Albion Magazine Online, Autumn 2011

Books


 

The Silent Traveller in London

Chiang Yee (Signal Books reprint, 2001)


This endlessly beguiling travelogue by Chiang Yee, from Jiujiang, Jiangxi Province in China, was published in 1938, after the author had already been in England for five years and had written The Chinese Eye (1935), The Silent Traveller: A Chinese Artist in Lakeland (1937), and Chinese Calligraphy (1938).  It is partly a love letter to London, and partly an attempt to explain Chinese culture to the English and thereby subtly correct stereotypes.  Illustrated throughout with the author's own artworks (which he often exhibited at various London galleries), such as delicate studies of the geese in Kew Gardens and the deer in Richmond Park, Chiang Yee brings Confucianist philosophy and Chinese literature to bear on his surroundings, and the results are never less than illuminating.

 

Chiang Yee's voice is unique: poetic, limpid, humorous, and above all wistful.  In his description of searching for spring on Hampstead Heath, Chinese and English nature writing traditions intertwine imperceptibly and inseparably, to produce a sort of urban eclogue. He rhapsodises over bluebells and displays an affinity with birds of all sorts, marvelling at the close familial relationships of the ducks in St. James's Park, and even engages with pigeons, which will "take a rest on your head if you do not object."  The weather is, unsurprisingly, a major preoccupation, and he writes evocatively about London wind, rain, fog and snow, quoting Robert Bridges' famous poem on the latter.

 

The author is particularly prone to amusing or touching glimpses of other lives on the Underground, such as the appreciative audience reaction to a tipsy and uproariously merry lady, the conversation of some precociously contemplative public schoolboys, and the prestidigitations of those who own more than one pair of spectacles.  Indeed, eyewear is a source of considerable interest, especially monocles and pince-nez: "I cannot help looking with fascination at people who just put them on and off with a mere twitch of the nose!"  His humour is delightfully gnomic and mild -one chapter is given over to a linguistic analysis of English surnames (such as Whatmore) to demonstrate their nonsensicality.  He has a keen ear for accents and dialects, finding Cockney musical and less monotonous than what we now call RP.

 

On occasion his social observations verge on the mordant.  He notes that the same twenty or so sentences, repeated in different combinations and to different people, form the entire discussion at English tea-parties, so that a foreigner could spend years attending them without ever learning much English.  Far ahead of his times (and possibly ours) on the subject of women's rights, he attacks the obsession with slimness that leads to fatal eating disorders, and blames it on male objectification of women in art and literature.  He also deplores the pay gap, which prevents women from leading fulfilled independent lives, the cultural obsession with beauty that drains women's energies and ambitions, and the imperative to marriage and dismissive attitude towards spinsters which he views as contributory to Englishwomen's unhappiness, for which, he believes, English society has little compassion.  These original observations are all the more striking given that he had already criticised what he viewed as the oppressive cult of female beauty in a Chinese article before moving to England.

## Given task 1
Indicate whether each statement agrees with the review of The Silent Traveller in London, answering yes or no and quoting the deciding words: (a) The book was published in 1938. (b) Chiang Yee considered Cockney more monotonous than RP. (c) The book is illustrated with photographs.
## Given task 2
Copy the passage of the review from "Chiang Yee (Signal" up to and including "less than illuminating.".
The material after this point comes from an unrelated source.

## Source data
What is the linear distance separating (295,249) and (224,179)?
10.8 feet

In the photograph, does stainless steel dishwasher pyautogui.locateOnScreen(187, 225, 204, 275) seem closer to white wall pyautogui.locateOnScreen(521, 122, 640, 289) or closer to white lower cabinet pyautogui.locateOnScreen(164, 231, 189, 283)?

## Complete output 1
(a) Yes: "was published in 1938"
(b) No: "finding Cockney musical and less monotonous than what we now call RP"
(c) No: "Illustrated throughout with the author's own artworks"

## Complete output 2
Chiang Yee (Signal Books reprint, 2001)


This endlessly beguiling travelogue by Chiang Yee, from Jiujiang, Jiangxi Province in China, was published in 1938, after the author had already been in England for five years and had written The Chinese Eye (1935), The Silent Traveller: A Chinese Artist in Lakeland (1937), and Chinese Calligraphy (1938).  It is partly a love letter to London, and partly an attempt to explain Chinese culture to the English and thereby subtly correct stereotypes.  Illustrated throughout with the author's own artworks (which he often exhibited at various London galleries), such as delicate studies of the geese in Kew Gardens and the deer in Richmond Park, Chiang Yee brings Confucianist philosophy and Chinese literature to bear on his surroundings, and the results are never less than illuminating.